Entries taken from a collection
== == ==

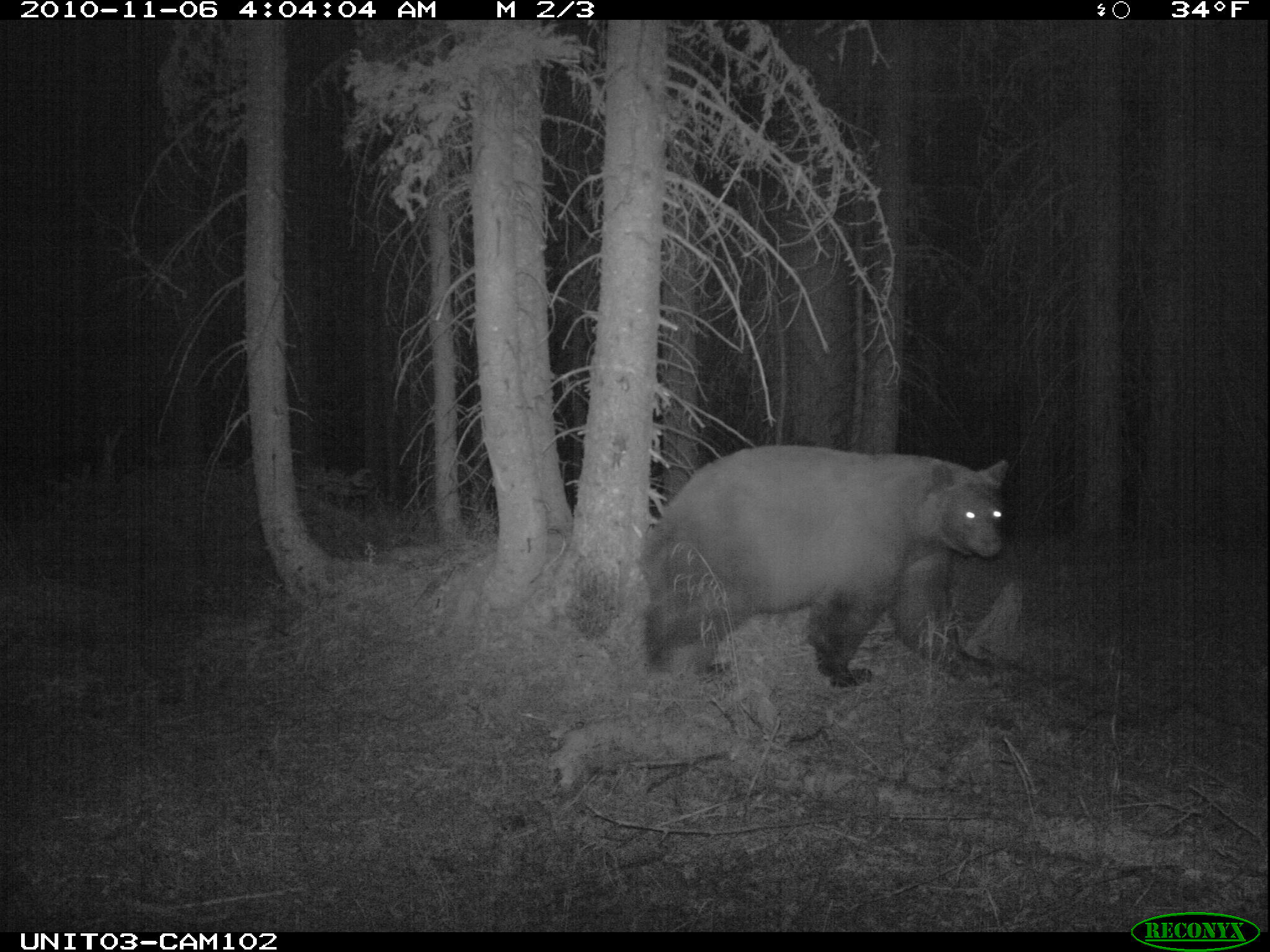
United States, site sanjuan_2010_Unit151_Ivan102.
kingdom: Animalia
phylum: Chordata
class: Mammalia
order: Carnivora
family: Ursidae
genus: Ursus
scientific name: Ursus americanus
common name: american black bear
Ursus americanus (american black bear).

== == ==

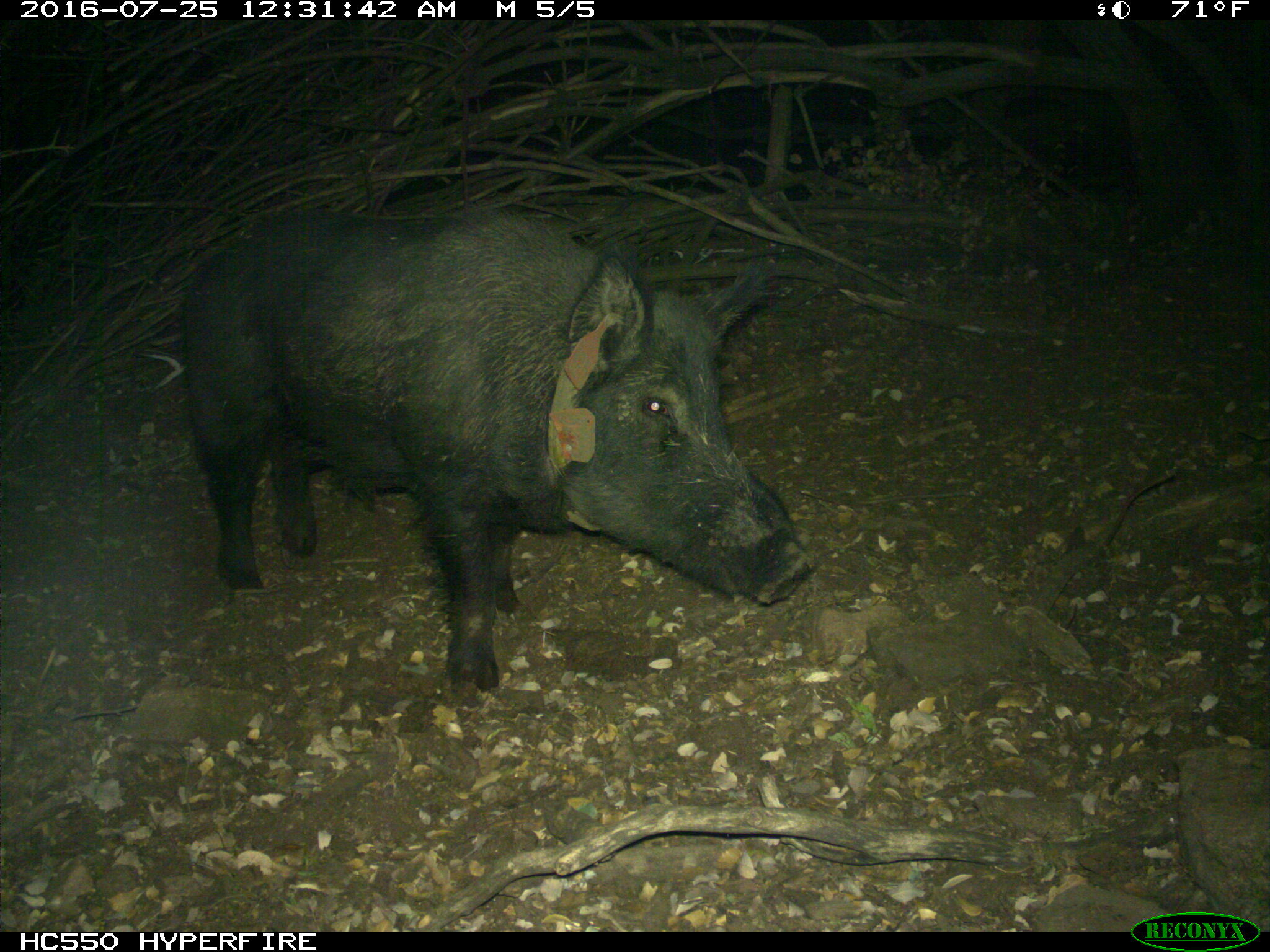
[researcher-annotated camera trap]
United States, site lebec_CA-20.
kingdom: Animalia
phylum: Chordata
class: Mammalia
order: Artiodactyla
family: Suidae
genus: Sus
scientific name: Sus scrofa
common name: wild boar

== == ==

What is required:
Only the lines above from the line containing "[researcher-annotated camera trap]" through the line containing "common name: wild boar" should be retyped, exactly and with both ends included.

Exercise result:
[researcher-annotated camera trap]
United States, site lebec_CA-20.
kingdom: Animalia
phylum: Chordata
class: Mammalia
order: Artiodactyla
family: Suidae
genus: Sus
scientific name: Sus scrofa
common name: wild boar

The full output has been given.